** BEGIN **

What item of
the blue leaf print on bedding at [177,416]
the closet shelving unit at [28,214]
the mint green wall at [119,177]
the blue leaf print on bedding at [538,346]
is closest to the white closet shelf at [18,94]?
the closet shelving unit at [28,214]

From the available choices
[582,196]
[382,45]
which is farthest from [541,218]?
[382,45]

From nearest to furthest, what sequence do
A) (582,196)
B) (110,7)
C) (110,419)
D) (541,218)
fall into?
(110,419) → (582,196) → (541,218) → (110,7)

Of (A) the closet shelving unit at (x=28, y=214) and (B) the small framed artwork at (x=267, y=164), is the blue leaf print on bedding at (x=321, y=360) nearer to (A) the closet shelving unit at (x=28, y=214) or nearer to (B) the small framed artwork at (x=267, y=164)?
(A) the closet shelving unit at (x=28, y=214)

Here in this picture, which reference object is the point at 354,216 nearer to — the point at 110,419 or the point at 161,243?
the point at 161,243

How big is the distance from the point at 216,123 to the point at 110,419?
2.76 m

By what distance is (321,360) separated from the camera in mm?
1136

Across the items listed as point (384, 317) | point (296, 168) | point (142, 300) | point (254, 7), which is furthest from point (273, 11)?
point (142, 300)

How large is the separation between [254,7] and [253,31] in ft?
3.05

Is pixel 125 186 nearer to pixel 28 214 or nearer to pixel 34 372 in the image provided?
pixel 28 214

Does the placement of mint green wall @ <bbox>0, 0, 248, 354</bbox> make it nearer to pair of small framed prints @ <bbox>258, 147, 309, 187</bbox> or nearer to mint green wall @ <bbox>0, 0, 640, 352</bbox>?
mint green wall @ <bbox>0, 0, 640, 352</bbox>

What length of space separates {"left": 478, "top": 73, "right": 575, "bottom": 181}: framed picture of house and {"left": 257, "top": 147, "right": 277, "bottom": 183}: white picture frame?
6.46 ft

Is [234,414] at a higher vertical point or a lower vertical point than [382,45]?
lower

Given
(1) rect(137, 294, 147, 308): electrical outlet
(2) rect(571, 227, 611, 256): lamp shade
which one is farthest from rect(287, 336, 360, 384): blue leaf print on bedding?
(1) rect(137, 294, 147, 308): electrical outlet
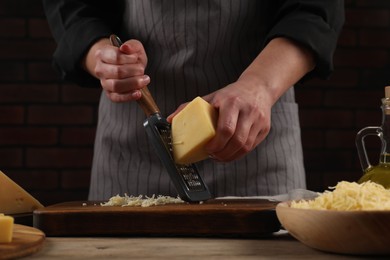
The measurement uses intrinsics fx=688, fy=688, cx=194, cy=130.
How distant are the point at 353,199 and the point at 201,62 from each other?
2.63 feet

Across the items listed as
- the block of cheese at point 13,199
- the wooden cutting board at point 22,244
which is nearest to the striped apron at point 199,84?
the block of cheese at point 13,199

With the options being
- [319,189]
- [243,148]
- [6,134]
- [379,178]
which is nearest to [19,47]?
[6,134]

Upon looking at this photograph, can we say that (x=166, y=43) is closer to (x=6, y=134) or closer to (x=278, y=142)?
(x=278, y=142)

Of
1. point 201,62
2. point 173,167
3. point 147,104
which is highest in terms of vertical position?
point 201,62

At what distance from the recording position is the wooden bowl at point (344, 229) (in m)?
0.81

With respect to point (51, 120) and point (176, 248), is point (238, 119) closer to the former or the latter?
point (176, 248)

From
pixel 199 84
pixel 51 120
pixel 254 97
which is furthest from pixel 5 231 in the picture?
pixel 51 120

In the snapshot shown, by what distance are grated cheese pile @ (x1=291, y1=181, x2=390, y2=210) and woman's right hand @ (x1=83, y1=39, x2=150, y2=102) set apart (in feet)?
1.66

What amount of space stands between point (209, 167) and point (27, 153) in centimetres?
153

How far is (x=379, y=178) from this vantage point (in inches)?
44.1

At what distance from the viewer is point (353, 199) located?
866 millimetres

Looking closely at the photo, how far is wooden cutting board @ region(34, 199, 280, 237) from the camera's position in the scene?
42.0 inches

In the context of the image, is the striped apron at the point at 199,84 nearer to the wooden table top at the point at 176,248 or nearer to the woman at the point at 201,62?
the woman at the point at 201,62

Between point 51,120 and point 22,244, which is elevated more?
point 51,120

** END **

• **WHAT THE TASK REQUIRES**
Reproduce, without alteration, the part of the records that opens with the line containing "At what distance from the recording" and closes with the final line of the records, including both of those lines.

• **RESULT**
At what distance from the recording position is the wooden bowl at point (344, 229) (in m)?
0.81

With respect to point (51, 120) and point (176, 248), is point (238, 119) closer to the former or the latter?
point (176, 248)

From
pixel 199 84
pixel 51 120
pixel 254 97
which is furthest from pixel 5 231 in the picture?
pixel 51 120

In the snapshot shown, by what distance are grated cheese pile @ (x1=291, y1=181, x2=390, y2=210) and woman's right hand @ (x1=83, y1=39, x2=150, y2=102) set apart (in feet)?
1.66

What amount of space stands between point (209, 167) and point (27, 153) in centimetres?
153

How far is (x=379, y=178) from this vantage point (in inches)?
44.1

At what distance from the viewer is point (353, 199) located?
866 millimetres

Looking closely at the photo, how far is wooden cutting board @ region(34, 199, 280, 237) from the camera's position in the scene?
42.0 inches

In the context of the image, is the striped apron at the point at 199,84 nearer to the wooden table top at the point at 176,248 or nearer to the woman at the point at 201,62?
the woman at the point at 201,62

Between point 51,120 and point 22,244, which is elevated more?
point 51,120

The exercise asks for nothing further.